TRAIN_JSON_PATH = "Json\\data.json"
SAMPLE_RATE = 22050
PREDICT_JSON_PATH = "Json\\predict.json"
#threshold = 80
#waitAfter = 150

In [51]:
def fftAndSum(signal):
    
    #Transform waveform into frequency domain using fast Fourier transform
    X = np.fft.fft(signal)
    
    #Get 'loudness' of the 10 ms interval
    X_mag = np.absolute(X)
    sum_of_fft = sum(X_mag)
    return sum_of_fft

In [52]:
def save_data(dataset_path, json_path, threshold, waitAfter, n_mfcc=13, n_fft=2048, hop_length=512):
    #dictionary to store data
    data = {
        "mapping": [],
        "mfcc": [],
        "labels": []
    }
    
    #number of mfcc vectors per segment is supposed to be an integer number
    #'0.12' is 120 ms transformed into seconds. 
    #data vectors for the AI are considered on touchPeak-20ms to touchPeak=100ms - 120ms time window
    
    expeceted_number_of_mfcc_vectors_per_segment = math.ceil((SAMPLE_RATE * 0.12)/hop_length)
    
    #Loop through all audio files
    for root, dirnames, filenames in os.walk(dataset_path):         
        
        #i is to label each click in a file with a label (e.g. recording: a a a a a, these all then labeled 0 0 0 0 0)
        for i, (f) in enumerate(filenames):
            
            #Load audio files
            file_path = os.path.join(root, f)
            signal, sr = librosa.load(file_path)
            
            #Label data with semantic labels (mappings)
            semantic_label = f.removesuffix(".wav")
            data["mapping"].append(semantic_label)
            
            print(semantic_label + ":")
            #Find the touch peaks in the audio file
            touch_peaks = detect_touch_peaks(signal, sr, threshold, waitAfter, False)
            
            for peak in touch_peaks:
                
                #Start sample is calculated to start 20ms before the detected touch peak
                #peak(ms)-20(ms) is devided by 1000, to get the time our start_sample started in seconds, not ms
                #time when the sample started * sampleRate gives which sample it is (e.g. 501th sample in waveform)
                start_sample = int(sr * (peak-19)/1000)
                end_sample = int(sr * (peak+100)/1000)
                

                #Extract MFCC features from the signal, but only from the touch peaks (start_sample:finish_sample)
                mfcc = librosa.feature.mfcc(signal[start_sample:end_sample],
                                           sr=sr,
                                           n_fft=n_fft,
                                           n_mfcc=n_mfcc,
                                           hop_length=hop_length)
                #Transpose mfcc
                mfcc = mfcc.T
                
                #store mfcc for segment if it has the expected length
                if(len(mfcc) == expeceted_number_of_mfcc_vectors_per_segment):
                    data["mfcc"].append(mfcc.tolist())
                    data["labels"].append(i)

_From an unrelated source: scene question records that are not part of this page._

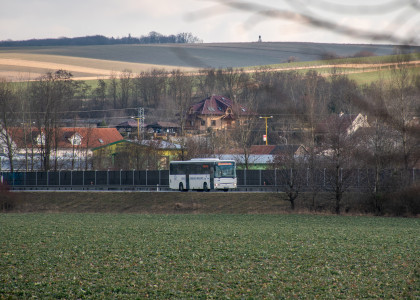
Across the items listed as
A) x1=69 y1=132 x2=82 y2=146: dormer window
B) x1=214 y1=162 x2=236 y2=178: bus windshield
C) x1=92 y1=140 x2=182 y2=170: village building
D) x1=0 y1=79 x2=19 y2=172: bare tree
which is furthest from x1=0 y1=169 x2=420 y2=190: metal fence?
x1=69 y1=132 x2=82 y2=146: dormer window

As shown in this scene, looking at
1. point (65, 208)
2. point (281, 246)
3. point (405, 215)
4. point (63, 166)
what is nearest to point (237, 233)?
point (281, 246)

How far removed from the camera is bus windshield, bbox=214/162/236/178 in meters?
50.1

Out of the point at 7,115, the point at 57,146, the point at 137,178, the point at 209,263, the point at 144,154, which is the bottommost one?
the point at 209,263

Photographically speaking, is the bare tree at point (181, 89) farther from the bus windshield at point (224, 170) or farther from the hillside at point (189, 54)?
the bus windshield at point (224, 170)

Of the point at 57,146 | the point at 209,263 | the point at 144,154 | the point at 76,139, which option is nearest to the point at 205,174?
the point at 144,154

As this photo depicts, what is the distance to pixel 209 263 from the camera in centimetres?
1681

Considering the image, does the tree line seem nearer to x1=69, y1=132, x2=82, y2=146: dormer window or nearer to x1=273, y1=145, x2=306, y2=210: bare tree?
x1=273, y1=145, x2=306, y2=210: bare tree

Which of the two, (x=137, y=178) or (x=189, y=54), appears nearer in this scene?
(x=189, y=54)

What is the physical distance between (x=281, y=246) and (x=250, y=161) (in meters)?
45.8

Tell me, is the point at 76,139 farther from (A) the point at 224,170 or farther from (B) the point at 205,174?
(A) the point at 224,170

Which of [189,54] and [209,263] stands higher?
[189,54]

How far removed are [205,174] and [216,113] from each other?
46428 millimetres

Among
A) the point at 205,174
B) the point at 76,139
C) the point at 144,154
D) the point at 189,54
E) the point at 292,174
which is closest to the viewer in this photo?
the point at 189,54

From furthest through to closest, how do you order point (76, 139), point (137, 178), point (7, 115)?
1. point (76, 139)
2. point (7, 115)
3. point (137, 178)
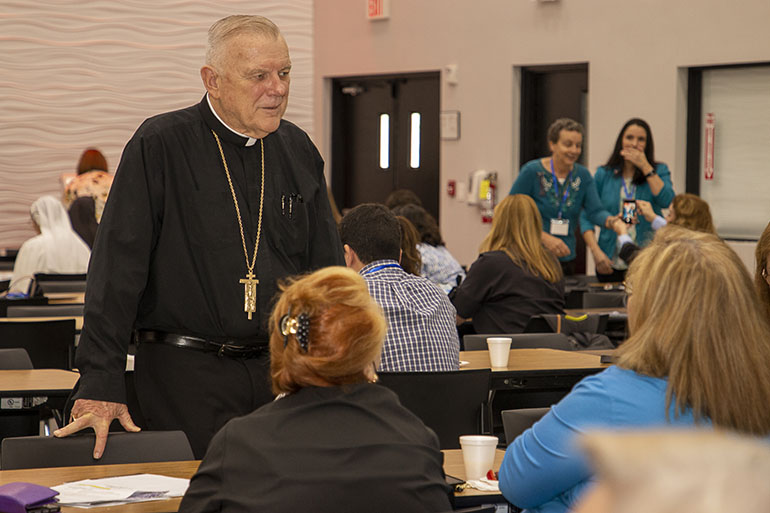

    #write data into a json file                
    with open(json_path, "w") as fp:
        json.dump(data, fp, indent=4)
        
    return i + 1

In [53]:
def save_data_to_predict(predict_dataset_file_path, predict_json_path, threshold, waitAfter, n_mfcc=13, n_fft=2048, hop_length=512):
    #dictionary to store data
    predict_data = {
        "mfcc": [],
    }
    #number of mfcc vectors per segment is supposed to be an integer number
    expeceted_number_of_mfcc_vectors_per_segment = math.ceil((SAMPLE_RATE * 0.12)/hop_length)
    

    #Load audio file
    signal, sr = librosa.load(predict_dataset_file_path)


    #Find the touch peaks in the audio file
    touch_peaks = detect_touch_peaks(signal, sr, threshold, waitAfter, False)
    
    for peak in touch_peaks:

        #Start sample is calculated to start 20ms before the detected touch peak
        #peak(ms)-20(ms) is devided by 1000, to get the time our start_sample started in seconds, not ms
        #time when the sample started * sampleRate gives which sample it is (e.g. 501th sample in waveform)
        start_sample = int(sr * (peak-20)/1000)
        end_sample = int(sr * (peak+100)/1000)


        #Extract MFCC features from the signal, but only from the touch peaks (start_sample:finish_sample)
        mfcc = librosa.feature.mfcc(signal[start_sample:end_sample],
                                   sr=sr,
                                   n_fft=n_fft,
                                   n_mfcc=n_mfcc,
                                   hop_length=hop_length)
        #Transpose mfcc
        mfcc = mfcc.T

        #store mfcc for segment if it has the expected length
        if(len(mfcc) == expeceted_number_of_mfcc_vectors_per_segment):
            predict_data["mfcc"].append(mfcc.tolist())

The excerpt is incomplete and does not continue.